Dataset entries
========================

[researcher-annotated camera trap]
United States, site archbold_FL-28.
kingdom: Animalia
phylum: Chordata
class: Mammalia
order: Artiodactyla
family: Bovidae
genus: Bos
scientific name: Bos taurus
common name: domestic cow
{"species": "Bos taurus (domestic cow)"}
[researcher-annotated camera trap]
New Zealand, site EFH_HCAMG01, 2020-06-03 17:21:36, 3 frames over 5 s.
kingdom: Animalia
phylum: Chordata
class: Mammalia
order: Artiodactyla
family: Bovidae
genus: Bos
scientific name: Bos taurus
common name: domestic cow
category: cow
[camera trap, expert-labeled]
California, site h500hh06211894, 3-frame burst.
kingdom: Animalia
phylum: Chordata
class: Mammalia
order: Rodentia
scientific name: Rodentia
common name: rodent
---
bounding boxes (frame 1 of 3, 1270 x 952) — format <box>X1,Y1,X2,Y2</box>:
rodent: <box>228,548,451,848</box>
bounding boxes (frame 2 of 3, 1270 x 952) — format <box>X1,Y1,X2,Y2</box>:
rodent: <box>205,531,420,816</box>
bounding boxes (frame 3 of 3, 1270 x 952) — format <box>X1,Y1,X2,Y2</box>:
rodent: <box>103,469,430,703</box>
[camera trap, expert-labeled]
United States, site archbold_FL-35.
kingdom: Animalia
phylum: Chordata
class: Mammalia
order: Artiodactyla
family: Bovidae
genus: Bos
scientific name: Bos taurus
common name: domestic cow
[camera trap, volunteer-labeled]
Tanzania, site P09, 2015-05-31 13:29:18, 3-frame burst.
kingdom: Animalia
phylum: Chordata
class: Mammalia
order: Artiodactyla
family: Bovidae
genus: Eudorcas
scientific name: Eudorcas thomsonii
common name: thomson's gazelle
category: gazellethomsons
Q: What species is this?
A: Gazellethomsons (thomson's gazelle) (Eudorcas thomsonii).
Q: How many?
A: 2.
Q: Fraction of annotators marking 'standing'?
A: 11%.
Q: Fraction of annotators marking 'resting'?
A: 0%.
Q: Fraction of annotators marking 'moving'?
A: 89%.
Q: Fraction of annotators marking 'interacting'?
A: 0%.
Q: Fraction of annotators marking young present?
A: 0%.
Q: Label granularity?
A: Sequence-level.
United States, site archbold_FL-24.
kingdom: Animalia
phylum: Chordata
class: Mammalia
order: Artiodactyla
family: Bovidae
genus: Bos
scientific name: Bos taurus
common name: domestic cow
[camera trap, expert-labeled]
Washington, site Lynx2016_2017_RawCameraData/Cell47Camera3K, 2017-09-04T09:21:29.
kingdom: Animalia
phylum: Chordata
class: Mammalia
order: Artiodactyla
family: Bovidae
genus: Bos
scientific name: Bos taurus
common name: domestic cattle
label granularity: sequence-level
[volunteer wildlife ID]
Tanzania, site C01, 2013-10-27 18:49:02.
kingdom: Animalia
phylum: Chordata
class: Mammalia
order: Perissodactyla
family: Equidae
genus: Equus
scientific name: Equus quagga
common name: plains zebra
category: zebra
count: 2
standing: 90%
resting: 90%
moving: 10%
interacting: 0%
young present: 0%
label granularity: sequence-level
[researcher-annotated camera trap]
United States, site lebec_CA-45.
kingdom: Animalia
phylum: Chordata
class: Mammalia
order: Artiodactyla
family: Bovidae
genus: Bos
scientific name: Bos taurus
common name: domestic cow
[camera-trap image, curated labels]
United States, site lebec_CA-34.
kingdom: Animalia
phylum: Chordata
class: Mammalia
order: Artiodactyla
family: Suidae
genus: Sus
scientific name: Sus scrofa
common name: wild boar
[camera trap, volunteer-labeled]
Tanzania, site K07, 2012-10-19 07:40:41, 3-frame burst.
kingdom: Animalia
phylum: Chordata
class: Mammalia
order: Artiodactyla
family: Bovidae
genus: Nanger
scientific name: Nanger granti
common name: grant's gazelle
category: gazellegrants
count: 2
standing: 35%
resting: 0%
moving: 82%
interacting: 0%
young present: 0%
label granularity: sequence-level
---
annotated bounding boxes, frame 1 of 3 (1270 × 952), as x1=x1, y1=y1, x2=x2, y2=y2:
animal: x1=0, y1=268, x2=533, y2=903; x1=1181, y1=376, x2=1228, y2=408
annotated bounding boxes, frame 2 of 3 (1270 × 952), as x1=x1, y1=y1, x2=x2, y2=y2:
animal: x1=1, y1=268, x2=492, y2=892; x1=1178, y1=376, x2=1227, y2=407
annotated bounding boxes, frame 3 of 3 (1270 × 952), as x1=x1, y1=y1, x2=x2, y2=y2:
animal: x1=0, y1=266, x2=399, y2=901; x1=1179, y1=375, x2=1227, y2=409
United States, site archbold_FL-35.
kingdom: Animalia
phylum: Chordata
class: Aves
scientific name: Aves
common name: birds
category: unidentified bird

========================

All lines carrying the word "category" must be copied from the data above.

### Response below:
category: cow
category: gazellethomsons
category: zebra
category: gazellegrants
category: unidentified bird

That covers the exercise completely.